Your goal: Find each line in the records below that contains the word "site", and copy it out.

Input data:
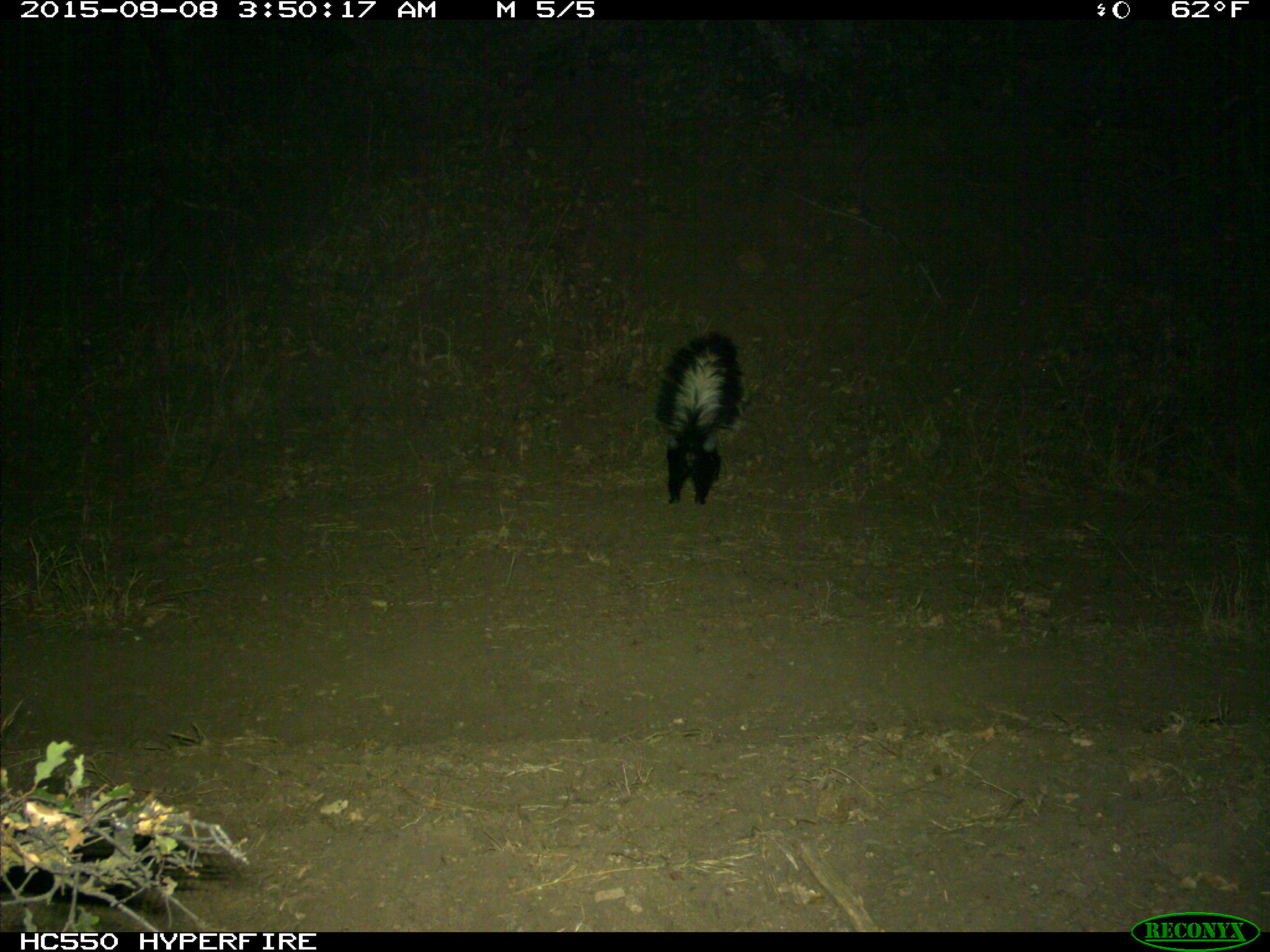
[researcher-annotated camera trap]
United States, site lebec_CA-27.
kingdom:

--

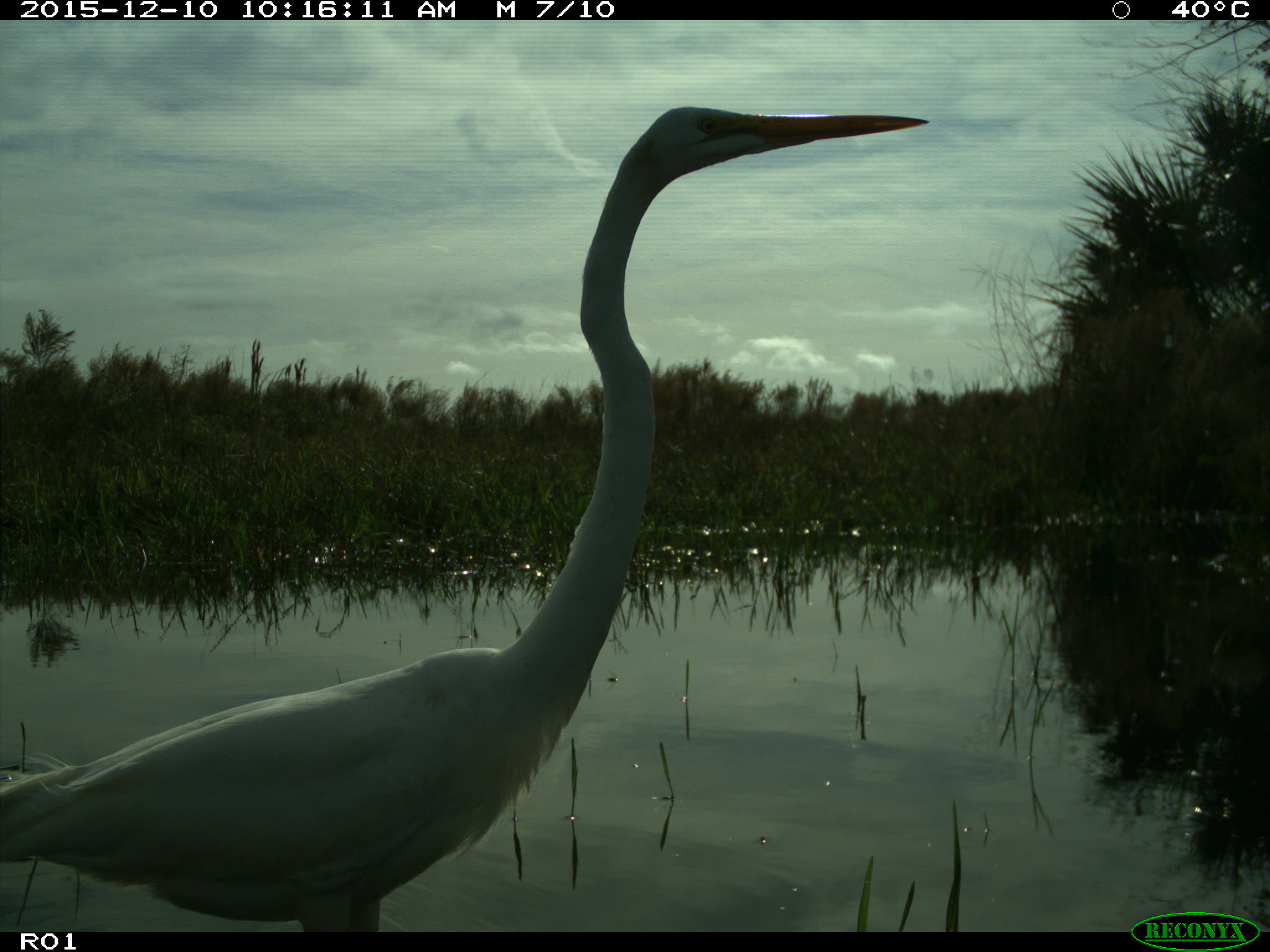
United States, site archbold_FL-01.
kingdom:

Your response:
United States, site lebec_CA-27.
United States, site archbold_FL-01.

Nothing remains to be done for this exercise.